* _PAGE EXCERPT_:
Well, sadly the problem is your fault - your product has an improperly isolated dependency on another team.
However that doesn’t stop teams from blaming others for “breaking their code”, or demanding that other teams revert code. This then often leads to project managers introducing “change notification procedures” and associated coordination meetings, and things soon spiral out of control with bureaucracy and unhappy developers.
The answer is described in the section below on “poor isolation”. And as noted, this is something that comes naturally in polyrepos - and thus automatically avoids this kind of inter-team conflict.
Inter-module Coupling
One of the reasons given for monorepos is to deal with very complex inter-dependencies between internal software artifacts. One alternative way to resolve the issue is to minimise such dependencies. Of course how practical this is depends upon the software being built - but for service-based architectures, libraries are definitely considered something to avoid.
Business logic should be implemented only once in any system; anything else risks inconsistencies. Each piece of data should have only one owner - and therefore any validation before update naturally occurs in only the one codebase which owns/manages that data. Therefore there should be no need for any shared libraries which encapsulate such code.
Multiple services in a system may implement variants of the same business rule. Those variants might even happen to be the same - but that is still logic from the viewpoint of a particular service, and therefore it is not the same logic and should not be implemented in a shared library. It’s a perfectly valid pattern in services/microservices to duplicate code - though this will never be validation before update, as that is only ever done by the service which owns the data being updated.
The only kinds of code which might need sharing are therefore:
- Technical helper libraries - which could in essence be open-source artifacts as they aren’t encoding business rules. And in that case, I would suggest they should be versioned like open-source products, ie released as libraries with semantic versioning
- Presentation tier libraries, allowing different systems which present data to users to do so in a visually consistent manner.
Those presentation tier libs might be a reasonable justification for forcing “the head version” of each lib onto every module, particularly as most presentation tier applications are still monolithic in nature (mobile apps, web-apps). The (type 2) “monorepo for front-end” pattern does seem to be a popular approach, and this might be the cause. As someone who doesn’t do a lot of front-end coding, I can’t say from personal experience..
One approach that I would definitely call an antipattern is the use of “client libraries” to provide access to business endpoints, ie a system that provides a network API also publishes a library through which other systems can invoke it. This has a number of issues:
- It tempts systems to work around poor APIs by embedding logic in these client libs2.

* _DATA FOR THE TASK_:
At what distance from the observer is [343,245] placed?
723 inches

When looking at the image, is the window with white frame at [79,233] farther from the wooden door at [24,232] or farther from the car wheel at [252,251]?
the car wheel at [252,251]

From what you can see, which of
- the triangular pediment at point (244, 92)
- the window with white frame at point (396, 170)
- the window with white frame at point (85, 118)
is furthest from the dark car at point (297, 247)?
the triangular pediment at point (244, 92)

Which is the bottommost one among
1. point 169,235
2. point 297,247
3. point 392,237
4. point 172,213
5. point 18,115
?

* _WHAT THIS EXERCISE ASKS_:
a) Answer these questions about the monorepo passage:
(i) Which kind of shared code should be released as libraries with semantic versioning?
(ii) What practice does the author call an antipattern?
(iii) Which service performs validation before update?
b) Convert every row in Block 1 into a Markdown table with the columns Row and Line, numbering each row and omitting the blank lines.
The rows and the passage on monorepos are unrelated to each other.

* _SOLUTIONS_:
a)
(i) Technical helper libraries.
(ii) The use of "client libraries" to provide access to business endpoints.
(iii) Only the service which owns the data being updated.

b)
| Row | Line |
|---|---|
| 1 | At what distance from the observer is [343,245] placed? |
| 2 | 723 inches |
| 3 | When looking at the image, is the window with white frame at [79,233] farther from the wooden door at [24,232] or farther from the car wheel at [252,251]? |
| 4 | the car wheel at [252,251] |
| 5 | From what you can see, which of |
| 6 | - the triangular pediment at point (244, 92) |
| 7 | - the window with white frame at point (396, 170) |
| 8 | - the window with white frame at point (85, 118) |
| 9 | is furthest from the dark car at point (297, 247)? |
| 10 | the triangular pediment at point (244, 92) |
| 11 | Which is the bottommost one among |
| 12 | 1. point 169,235 |
| 13 | 2. point 297,247 |
| 14 | 3. point 392,237 |
| 15 | 4. point 172,213 |
| 16 | 5. point 18,115 |
| 17 | ? |